A. DATASET For a more accurate evaluation, we used two sets of data for a separate purpose. The first dataset is the 1,217 shared libraries and 106 executable files included in the Galaxy S8 (SM-G955N) with Android 8.1 (R16NW.G955NKSU1-CRD7). We selected this dataset because of two features. First, the code in this dataset is PIC in the ELF format. Second, these binaries are used for various purposes in the real world, and the pattern of the compiled code varies; therefore, we can encompass a wide range of code.
The second dataset contains 12 executable files of SPECint2006. Compared to the previous one, this dataset is suitable for performance measurements. The first one is disadvantageous in that it is difficult to properly run or measure performance, compared to the advantage that it can be used to test various patterns. Therefore, we evaluated the runtime overhead and space overhead with the second dataset.
In addition, for the purpose of evaluation on various compilers, we compiled this dataset through GCC 4.8 (first dataset is compiled with Clang 3.8)

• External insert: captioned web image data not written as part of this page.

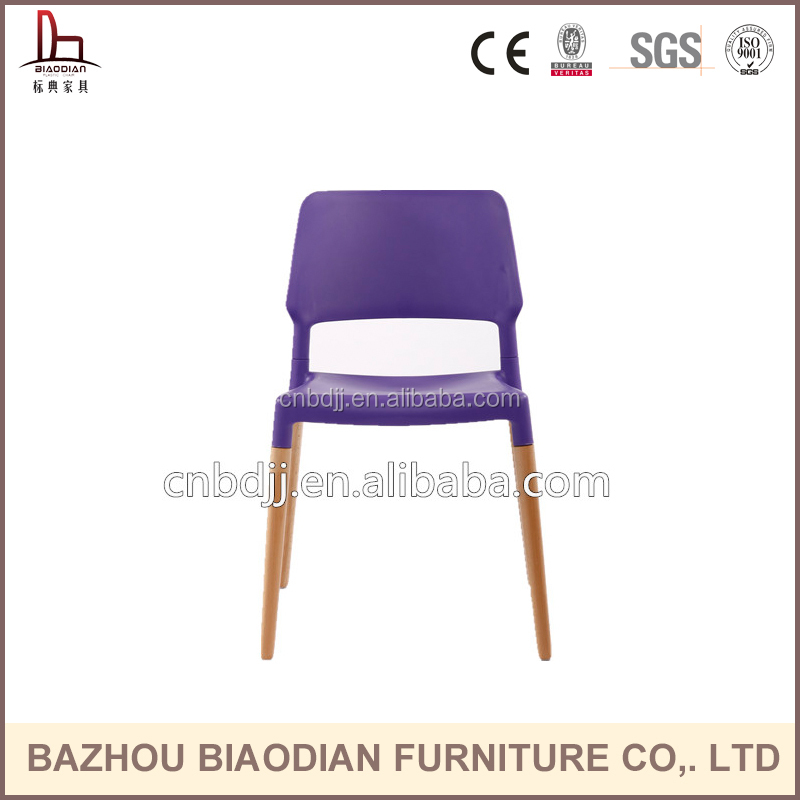 wholesale special offer stackable plastic chair with solid wooden legs for restaurant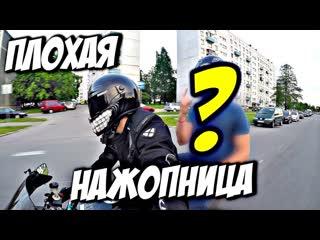 PilotZX6R МотоБудни#6 Ситуации на дороге. Нажопница
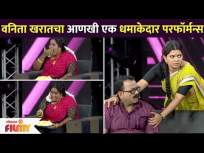 Vanita Kharatचा आणखी एक धमाकेदार परफॉर्मन्स | Maharashtrachi Hasya Jatra | Lokmat Filmy - Marathi News | Another smash hit performance by Vanita Kharat Maharashtrachi Hasya Jatra | Lokmat Filmy | Latest entertainment Videos at Lokmat.com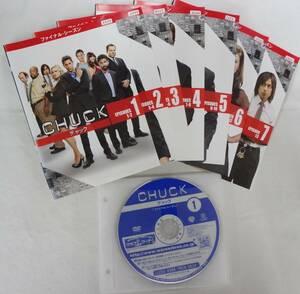 送料無料 レンタル落ち中古DVD CHUCK/チャック ファイナルシーズン 全7巻セット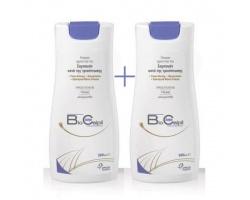 Omega Pharma Biocalpil shampoo Σαμπουάν κατά της τριχόπτωσης προστατεύει & αναδομεί τα αδύναμα μαλλιά 200ml+200ml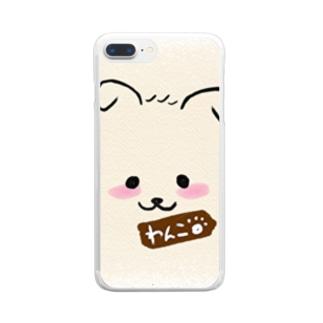 わんこB♡(ブラウン) Clear smartphone cases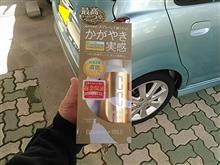 【CCウォーターゴールド モニターレポート】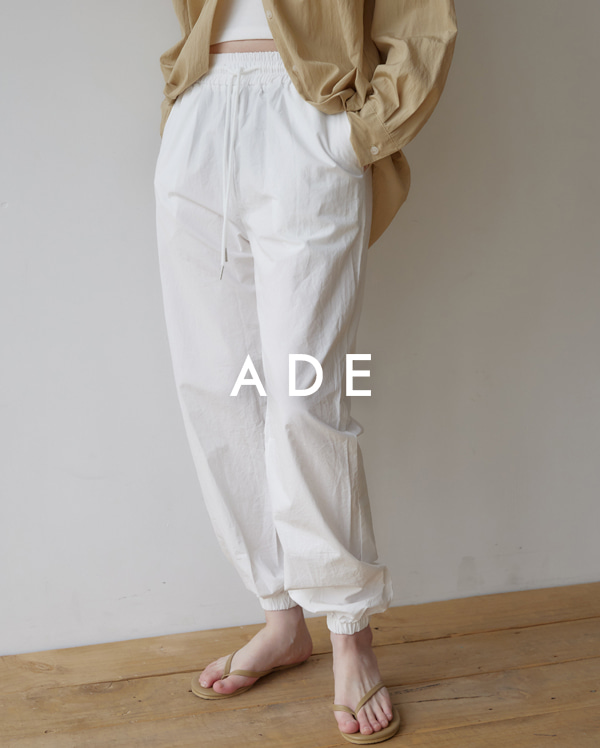 ade cotton jogger pants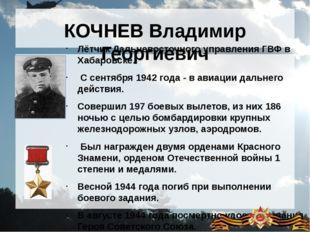 КОЧНЕВ Владимир Георгиевич Лётчик Дальневосточного управления ГВФ в Хабаровск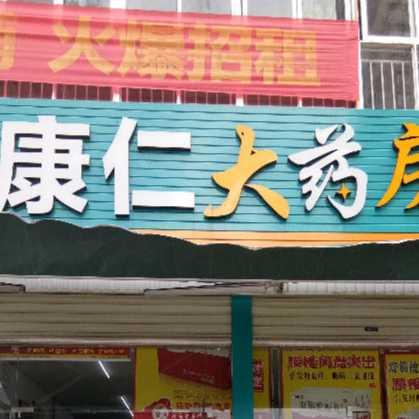 平果县康仁大药房永和店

B. DISASSEMBLY CORRECTNESS
Our rewriting technique requires the accurate identification between the instruction area and the data area in text segments. We consider the result of disassembly as correct when the result fully covers the text segments. Therefore, we evaluate whether the instruction area identified via disassembly and the data area dereferenced via the instructions (e.g., LDR) fully cover the text segments. In this subsection, we experiment the correctness of our disassembly module with the first dataset.
Our disassembly technique uses recursive traversal only; hence, it cannot identify the area in which the NOP instructions, which is used as padding, are placed before or after the literal pools, neither can it identify areas occupied by data chunks such as arrays or strings. Therefore, these areas are checked by manual inspection instead via commercial binary analysis tools such as IDA Pro. Except these cases, if there exist other unidentified areas, the disassembly is considered as failed. Moreover, we verified whether the instruction area overlapped with the area dereferenced via the LDR instruction. If an overlapped area exists, the result of the disassembly is considered to be incorrect. This is because such area may exist when the no-return function is not handled by our disassembly module. Table 2 shows the experimental results for 1,319 binaries in the first dataset. According to the experimental results, the 121 binaries were not with completely covered. The non-full coverage is attributed to two primary reasons: First, the most typical case is the unreachable unknown areas such as the dead code and the auto-generated code. We start disassembly only using recursive traversal at the start address of the program, the exported function, the address of landing pad in the exception handling table, and other addresses in the dynamic section. If there exists an unidentified area that cannot be reached from these addresses, the result of disassembly will be considered as failed. Second, the case is that misdisassembly occurred owing to the no-return function. Some functions such as abort, exit, stack_chk_fail, and _Unwind_Resume do not return. If these functions cannot be processed properly, overlapped areas may be found. We handle functions specified in the C++ ABI (application binary interface) and the LSB (linux standard base) [40] through the relocation information and heuristics. Except these functions, if other functions exist, which no-return function places in the end, our disassembly fails.
C. CORRECTION CORRECTNESS
To evaluate the accuracy of the relative-address correction, we inserted one NOP instruction between all the instructions. That is, we verified whether relative-address correction can be processed at all the possible locations that can be instrumented. To validate the result, we re-analyzed the instrumented binaries by using our disassembly module to derive new relative ranges. Based on the original relative range, we verified whether each relative range has been corrected to the right width, and whether the instruction or data at the target address is identical. This experimentation was performed with 1,217 binaries that were disassembled with the full coverage mentioned above; the experimental results are as shown in Table 3 .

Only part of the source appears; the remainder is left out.